Por quem dobram os sinos?
Assim como o poeta fui criado ao som dos sinos. Tinham eles papel preponderante na vida da comunidade, funcionando como marca-passo a ditar o ritmo dos dias. Havia o toque de acordar das seis da manhã, o chamado para as missas das oito e das dez aos domingos, a hora do Ângelus às seis da tarde, o toque fúnebre e pausado que anunciava o réquiem dos mortos, o repique agudo e corrido das festas dos santos. A todos eles atendiam fiéis, chamados que eram às práticas religiosas.
Hoje em dia, em muitos lugares, os sinos já não dobram como antigamente. Na minha cidade um padre moderno substituiu os repiques da minha infância pelo som gravado de carrilhões das grandes catedrais. Assim, os fiéis são alertados pelo som de sinos não ligados às suas tradições e que não lhes dizem respeito.

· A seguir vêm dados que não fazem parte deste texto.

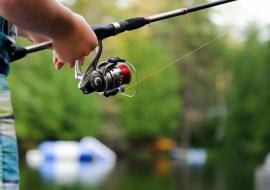 Pêcher dans la Chalaronne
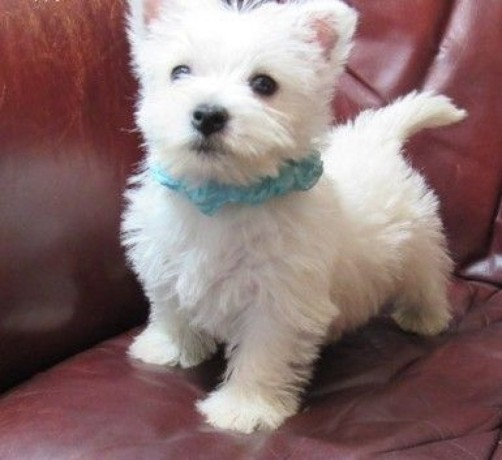 beautiful-west-highland-white-terrier-puppies-for-sale-big-0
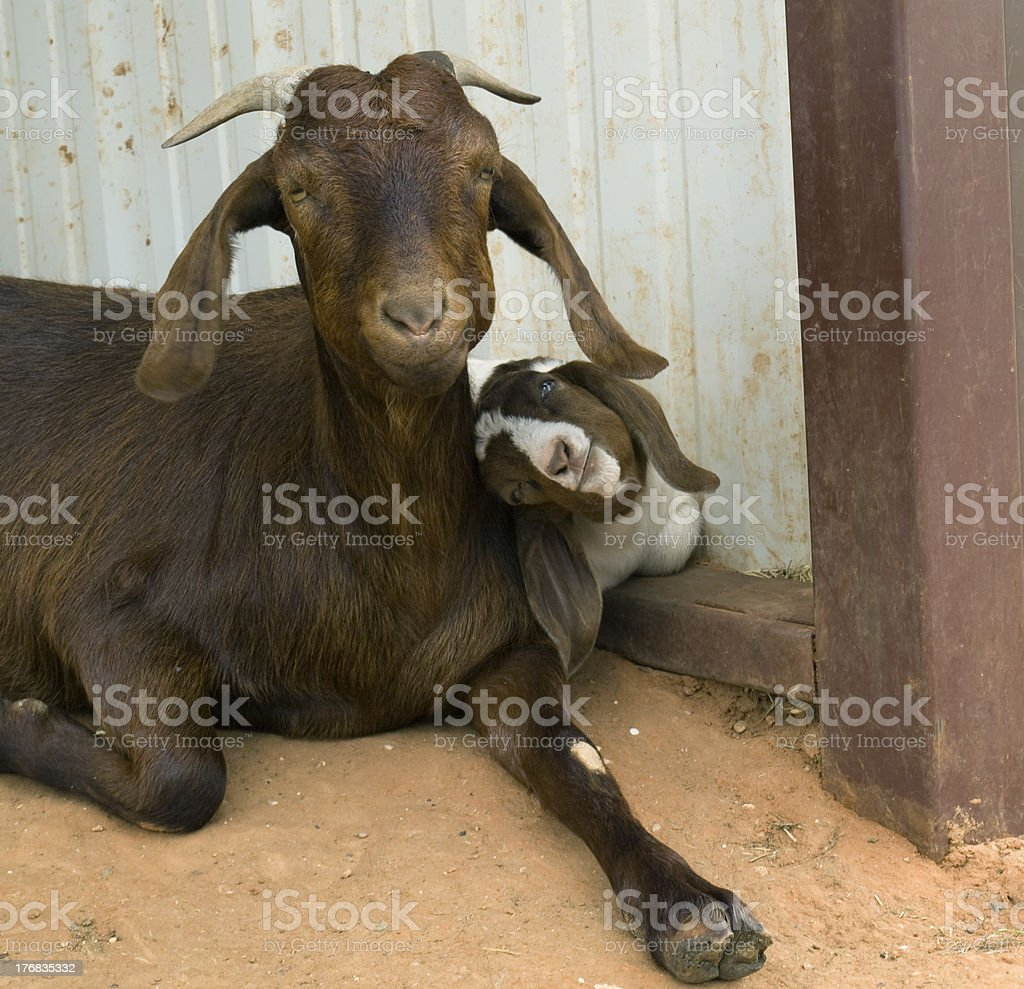 Boer Goat and Her Kid stock photo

Mas, isso não é o pior. Recentemente os bons de velhos sinos das igrejas tornaram-se objeto de desejo de ladrões: nos últimos dias foram roubados sinos de algumas igrejas do Vale do Paraíba. Para dizer a verdade, não imagino como possa ser a ação de uma quadrilha de rouba sinos. Acontece que sinos são grandes e pesados, como, então, podem ser subtraídos das torres, trazidos ao chão e levados sem que ninguém se dê conta do crime? Nenhuma testemunha? Não sabem esses desalmados ladrões que, mais que os próprios sinos, estão levando as memórias de várias gerações que deixaram-se guiar pelas badaladas das igrejas?
Roubaram o sino da minha cidade. Não sei para onde o levaram. Pois parte da minha vida está ligada a esse sino desaparecido. Ele era talvez, uma das últimas ligações materiais que eu tinha com a minha mãe, falecida há tantos anos. Era o repique dos sinos que nos levava, juntos a igreja, como se fôssemos atraídos por um tipo de código que nos unia e aos demais que acorriam às missas.
Mas, não é só isso. Notícia recente nos dá conta de que, finalmente, consertaram os sinos da Catedral da Sé, em São Paulo. A partir de agora o carrilhão, composto por 61 sinos, será acionado por um sistema digital. Então, depois de cinco anos quietos, os sinos voltarão a badalar na capital, mas não diretamente pelas mãos de alguém, embora também possam ser acionados manualmente ou através de um órgão.
Nunca pensei que sinos e tecnologia se dessem bem. De algum modo esse acionamento digital desmistifica toda uma escola de sineiros que ensinavam uns aos outros a arte dos diversos tipos de toque, adequados para cada ocasião. Era assim que, de geração em geração, mantinha-se a tradição. Mas, os tempos são outros, os tempos são outros.
Disse um padre da Sé que o som dos sinos representa a voz dos anjos chamando os fiéis para a igreja, lembrando-os da existência do Senhor. A partir de agora, na Sé, a voz dos anjos será acionada eletronicamente. Quem sabe um dia a tecnologia chegue ao ponto de abrir as portas do céu.